- **CONSIGNE DONNÉE 1**
Repérez toutes les lignes des données qui contiennent le mot "jersey" et recopiez-les.
---+---
# digestible / digeste / digérable / léger



## nasti

Bonjour (de ma cuisine  )

Les personnes qui ont des problèmes avec la digestion doivent manger des plats qu'on digère facilement. Ce sont :

- _des plats *bien digestibles*_
- _des plats *digestes *_(le PR : "mot critique")
ou
-_ des plats *légers* ?_

_Certains fruits sont *bien digestes*, certains moins. _Est-ce correct ?


Merci beaucoup pour votre aide !


----------



## janpol

je dirais "digestes" ou "légers"


----------



## itka

Moi de même. Digestes ou légers.
Digestible ? Je croyais que ce mot n'existait pas ! On ne l'entend jamais.


----------



## Kajeetah

On dirait "très digestes", pas "bien digestes"


----------



## Nicomon

Curieusement... je dis « indigeste », mais à l'inverse, j'ai plus tendance à dire « digestible ». 

Très digeste = facilement digestible / facile à digérer
En fait, je crois que je dis surtout : « pas indigeste ». 

Pour moi _léger_ n'est pas toujours équivalent à _digeste._ Les concombres, par exemple (ou autres cucurbitacés) sont légers, et certains les digèrent mal.


----------



## tilt

Comme Itka, je ne me souviens pas avoir déjà rencontré _digestible_, qui existe pourtant bel et bien, et signifie "qui peut être digéré"... que ce soit facilement ou pas !
On pourrait donc dire _facilement digestible_, comme le suggère Nicomon, mais _digeste _est bien plus courant, en France en tous cas.

Ceci dit, dans la phrase de départ, je crois que j'écrirais tout simplement _des plats faciles à digérer_.


----------



## Nicomon

tilt said:


> On pourrait donc dire _facilement digestible_, comme le suggère Nicomon, mais _digeste _est bien plus courant, en France en tous cas.


Attention! Je n'ai pas écrit que _digeste_ ne se disait pas au Québec; je n'ai pas fait de sondage.  
Je dis simplement que le mot ne *me *vient pas spontanément. 

*Je* dis - mais je ne parle qu'en mon nom - en ordre de préférence personnelle
1. facile à digérer  
2. non indigeste (on aime bien les litotes)
3. (facilement) digestible (plus souvent sans l'adverbe)
4. digeste (rare dans ma bouche) 

Selon le Petit Robert :


> *digeste* : Comm. (mot critiqué). Qui se digère facilement. Voir digestible.
> *digestible* : Qui peut être facilement digéré. _Aliment très digestible._ V. *Léger* ANT. _Indigeste _


 
Et la référence à léger est : qui ne pèse pas sur l'estomac. 

Dans mon vocabulaire « nicolien », léger = non bourratif / peu copieux ou maigre (non gras).


----------



## Nanon

Je pense d'ailleurs que "léger = non copieux, non gras" n'appartient pas qu'au nicolien... En général, on associe "allégé" avec "appauvri en calories ou en lipides". "Léger" est pauvre en calories et en lipides aussi, mais naturellement. Avec en plus une idée de quantité contrôlée.
---+---
- **CONSIGNE DONNÉE 2**
Dans la discussion sur le mot « digeste », réécrivez le passage qui s'ouvre sur les mots "Les personnes qui" et se referme sur "votre aide !", en changeant "plats" en "repas".

- **EXTRAIT DE DONNÉES**
---+---
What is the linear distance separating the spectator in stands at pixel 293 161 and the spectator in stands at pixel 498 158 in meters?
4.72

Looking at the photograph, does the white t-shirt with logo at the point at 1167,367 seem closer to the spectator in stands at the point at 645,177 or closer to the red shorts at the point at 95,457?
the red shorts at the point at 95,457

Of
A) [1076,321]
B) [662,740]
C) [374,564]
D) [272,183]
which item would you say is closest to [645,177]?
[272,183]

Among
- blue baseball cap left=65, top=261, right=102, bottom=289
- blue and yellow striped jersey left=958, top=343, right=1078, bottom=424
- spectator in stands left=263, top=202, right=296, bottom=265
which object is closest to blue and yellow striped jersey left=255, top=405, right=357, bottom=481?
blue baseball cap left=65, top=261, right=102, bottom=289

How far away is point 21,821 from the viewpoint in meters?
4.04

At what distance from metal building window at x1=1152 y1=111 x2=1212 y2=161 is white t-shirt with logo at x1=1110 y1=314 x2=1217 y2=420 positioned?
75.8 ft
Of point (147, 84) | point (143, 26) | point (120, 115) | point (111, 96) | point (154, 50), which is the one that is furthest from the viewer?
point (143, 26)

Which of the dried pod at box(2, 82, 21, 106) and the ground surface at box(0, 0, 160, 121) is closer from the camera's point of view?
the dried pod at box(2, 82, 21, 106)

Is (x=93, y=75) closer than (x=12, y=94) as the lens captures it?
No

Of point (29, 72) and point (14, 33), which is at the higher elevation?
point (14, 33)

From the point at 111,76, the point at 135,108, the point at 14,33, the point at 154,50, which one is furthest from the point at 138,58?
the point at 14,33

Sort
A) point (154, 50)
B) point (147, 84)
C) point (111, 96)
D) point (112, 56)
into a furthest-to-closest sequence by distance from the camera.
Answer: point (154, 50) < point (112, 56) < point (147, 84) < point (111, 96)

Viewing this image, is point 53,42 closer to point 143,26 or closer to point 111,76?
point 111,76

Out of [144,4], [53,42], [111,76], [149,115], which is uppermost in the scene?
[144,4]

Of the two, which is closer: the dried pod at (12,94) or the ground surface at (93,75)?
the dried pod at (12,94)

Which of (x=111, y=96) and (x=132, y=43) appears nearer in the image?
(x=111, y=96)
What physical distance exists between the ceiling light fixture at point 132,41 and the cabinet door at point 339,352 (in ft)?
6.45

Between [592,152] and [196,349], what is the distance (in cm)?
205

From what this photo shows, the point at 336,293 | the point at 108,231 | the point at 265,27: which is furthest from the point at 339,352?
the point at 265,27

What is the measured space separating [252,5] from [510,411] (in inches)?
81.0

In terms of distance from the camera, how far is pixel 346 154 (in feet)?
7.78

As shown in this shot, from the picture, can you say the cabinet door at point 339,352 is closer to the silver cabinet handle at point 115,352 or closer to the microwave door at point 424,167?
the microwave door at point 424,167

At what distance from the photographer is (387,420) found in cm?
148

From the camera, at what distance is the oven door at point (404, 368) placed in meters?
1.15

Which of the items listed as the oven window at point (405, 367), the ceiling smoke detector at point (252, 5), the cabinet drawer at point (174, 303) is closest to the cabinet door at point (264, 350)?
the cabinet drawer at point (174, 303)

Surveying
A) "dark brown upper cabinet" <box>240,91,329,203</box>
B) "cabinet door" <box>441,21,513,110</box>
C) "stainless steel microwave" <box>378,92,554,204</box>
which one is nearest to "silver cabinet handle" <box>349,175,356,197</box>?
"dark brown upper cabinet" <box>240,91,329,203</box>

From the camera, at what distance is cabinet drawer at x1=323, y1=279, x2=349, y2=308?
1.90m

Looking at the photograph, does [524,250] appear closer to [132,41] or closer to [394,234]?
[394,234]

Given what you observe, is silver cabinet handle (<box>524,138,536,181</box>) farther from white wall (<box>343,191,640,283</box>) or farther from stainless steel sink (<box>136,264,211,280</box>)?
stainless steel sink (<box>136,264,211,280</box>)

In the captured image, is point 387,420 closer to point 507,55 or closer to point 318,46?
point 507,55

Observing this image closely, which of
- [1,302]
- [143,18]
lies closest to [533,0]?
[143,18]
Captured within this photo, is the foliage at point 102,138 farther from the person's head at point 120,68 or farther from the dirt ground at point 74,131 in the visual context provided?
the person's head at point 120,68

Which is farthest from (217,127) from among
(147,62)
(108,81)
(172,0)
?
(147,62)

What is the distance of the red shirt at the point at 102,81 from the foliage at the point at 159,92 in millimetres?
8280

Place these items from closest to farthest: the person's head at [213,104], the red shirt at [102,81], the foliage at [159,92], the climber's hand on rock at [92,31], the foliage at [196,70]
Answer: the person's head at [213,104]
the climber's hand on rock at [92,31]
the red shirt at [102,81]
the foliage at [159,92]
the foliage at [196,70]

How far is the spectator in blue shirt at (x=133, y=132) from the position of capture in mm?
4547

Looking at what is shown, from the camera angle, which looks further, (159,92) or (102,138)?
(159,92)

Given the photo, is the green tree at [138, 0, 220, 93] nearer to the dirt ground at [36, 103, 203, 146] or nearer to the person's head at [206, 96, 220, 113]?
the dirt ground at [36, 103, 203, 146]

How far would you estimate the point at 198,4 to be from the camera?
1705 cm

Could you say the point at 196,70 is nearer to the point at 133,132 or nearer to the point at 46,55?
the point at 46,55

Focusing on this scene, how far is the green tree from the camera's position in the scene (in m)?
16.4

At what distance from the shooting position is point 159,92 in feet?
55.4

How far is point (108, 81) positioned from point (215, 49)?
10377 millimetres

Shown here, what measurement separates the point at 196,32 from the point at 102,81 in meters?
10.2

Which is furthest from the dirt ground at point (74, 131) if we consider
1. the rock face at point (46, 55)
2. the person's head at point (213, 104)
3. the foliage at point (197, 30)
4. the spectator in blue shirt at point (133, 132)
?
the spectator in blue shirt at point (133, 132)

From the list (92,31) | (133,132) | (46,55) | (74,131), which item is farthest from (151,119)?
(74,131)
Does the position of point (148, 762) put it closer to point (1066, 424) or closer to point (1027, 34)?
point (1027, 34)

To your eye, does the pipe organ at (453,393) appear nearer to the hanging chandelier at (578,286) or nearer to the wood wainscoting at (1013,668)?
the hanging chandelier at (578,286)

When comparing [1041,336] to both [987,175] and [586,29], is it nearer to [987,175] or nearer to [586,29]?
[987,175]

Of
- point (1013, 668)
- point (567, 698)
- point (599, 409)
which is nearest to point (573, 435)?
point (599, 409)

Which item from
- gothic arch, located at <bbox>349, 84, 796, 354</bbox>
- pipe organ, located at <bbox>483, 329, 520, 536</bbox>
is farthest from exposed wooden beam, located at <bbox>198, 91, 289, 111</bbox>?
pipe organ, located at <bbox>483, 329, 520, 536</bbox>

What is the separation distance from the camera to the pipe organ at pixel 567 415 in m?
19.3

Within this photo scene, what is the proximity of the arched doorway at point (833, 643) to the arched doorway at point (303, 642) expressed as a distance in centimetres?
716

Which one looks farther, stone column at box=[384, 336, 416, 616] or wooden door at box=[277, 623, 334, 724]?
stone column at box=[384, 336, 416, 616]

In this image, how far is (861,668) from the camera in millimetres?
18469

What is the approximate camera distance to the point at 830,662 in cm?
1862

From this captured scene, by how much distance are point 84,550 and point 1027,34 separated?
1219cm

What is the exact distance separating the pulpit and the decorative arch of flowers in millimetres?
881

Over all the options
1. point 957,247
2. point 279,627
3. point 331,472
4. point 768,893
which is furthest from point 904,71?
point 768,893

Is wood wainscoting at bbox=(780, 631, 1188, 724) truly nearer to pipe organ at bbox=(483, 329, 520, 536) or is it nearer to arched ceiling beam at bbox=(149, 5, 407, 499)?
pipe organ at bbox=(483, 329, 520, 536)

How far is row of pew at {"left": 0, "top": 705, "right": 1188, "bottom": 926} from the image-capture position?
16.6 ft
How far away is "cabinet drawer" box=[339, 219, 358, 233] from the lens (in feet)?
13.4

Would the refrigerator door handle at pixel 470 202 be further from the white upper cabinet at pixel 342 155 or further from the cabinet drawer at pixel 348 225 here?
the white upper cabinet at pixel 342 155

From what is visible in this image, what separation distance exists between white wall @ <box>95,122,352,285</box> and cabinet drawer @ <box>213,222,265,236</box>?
---+---
- **BONNE RÉPONSE 1**
- blue and yellow striped jersey left=958, top=343, right=1078, bottom=424
which object is closest to blue and yellow striped jersey left=255, top=405, right=357, bottom=481?

- **BONNE RÉPONSE 2**
Les personnes qui ont des problèmes avec la digestion doivent manger des repas qu'on digère facilement. Ce sont :

- _des repas *bien digestibles*_
- _des repas *digestes *_(le PR : "mot critique")
ou
-_ des repas *légers* ?_

_Certains fruits sont *bien digestes*, certains moins. _Est-ce correct ?


Merci beaucoup pour votre aide !